▶ [JOB ITEM]
Please reproduce the passage of the American Heroes Channel text below between "American Heroes Channel (formerly" and "networks of Warner Bros. Discovery.", inclusive, word for word.

▶ [PAGE EXCERPT]
American Heroes Channel
- Country: United States
- Broadcast area: United States Canada
- Headquarters: Elizabeth, New Jersey

Programming
- Language: English
- Picture format: 1080i HDTV (downscaled to letterboxed 480i for the SDTV feed)

Ownership
- Owner: Warner Bros. Discovery
- Parent: Warner Bros. Discovery Networks
- Sister channels: List Adult Swim; Animal Planet; Boomerang; Cartoon Network; Cinemax; CNN; Cooking Channel; The CW (minority stake); Discovery Channel; Discovery Turbo; Food Network; HBO; HGTV; HLN; Investigation Discovery; Magnolia Network; Oprah Winfrey Network; Science Channel; TBS; TLC; TNT; Travel Channel; TruTV; Turner Classic Movies; ;

History
- Launched: July 15, 1998; 28 years ago
- Former names: Discovery Wings Channel (1998–2005); Military Channel (2005–14);

Links
- Website: www.ahctv.com

Availability

= American Heroes Channel =

U.S. cable television channel

American Heroes Channel (formerly Military Channel and originally Discovery Wings Channel) is an American multinational pay television channel owned by the Warner Bros. Discovery Networks unit of Warner Bros. Discovery. The network carries programs related to the military, warfare, and military history and science.

As of November 2023, AHC is available to approximately 28,000,000 pay television households in the United States-down from its 2014 peak of 62,000,000 households. Along with Boomerang, Cooking Channel, Destination America, Discovery Family, Discovery Life, and Science Channel, American Heroes Channel is among the less prevalent networks of Warner Bros. Discovery.

▶ [DATASET SECTION]

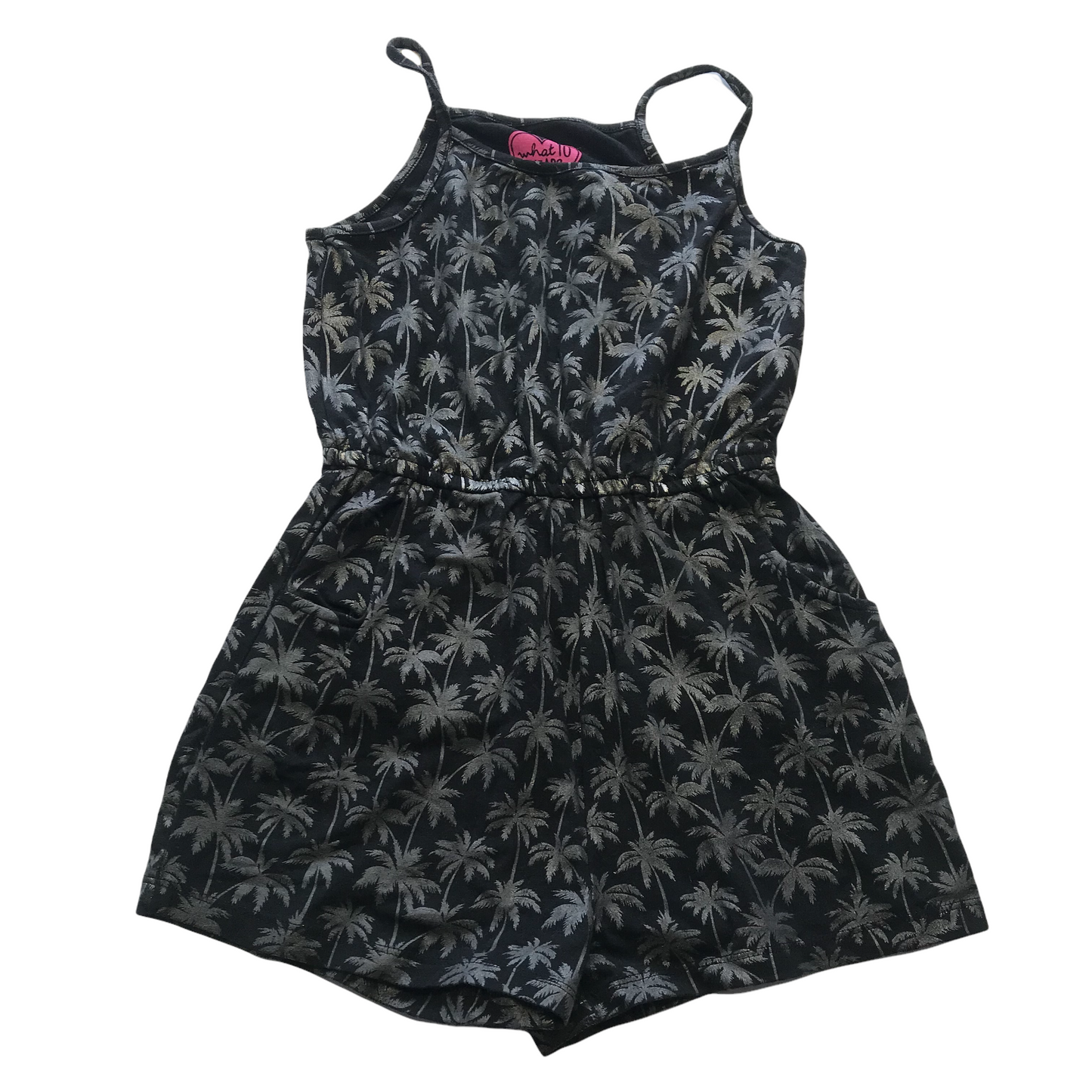 F&F Dark Grey and Silvery Palm Trees Playsuit Age 7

▶ [EXERCISE RESPONSE]
American Heroes Channel (formerly Military Channel and originally Discovery Wings Channel) is an American multinational pay television channel owned by the Warner Bros. Discovery Networks unit of Warner Bros. Discovery. The network carries programs related to the military, warfare, and military history and science.

As of November 2023, AHC is available to approximately 28,000,000 pay television households in the United States-down from its 2014 peak of 62,000,000 households. Along with Boomerang, Cooking Channel, Destination America, Discovery Family, Discovery Life, and Science Channel, American Heroes Channel is among the less prevalent networks of Warner Bros. Discovery.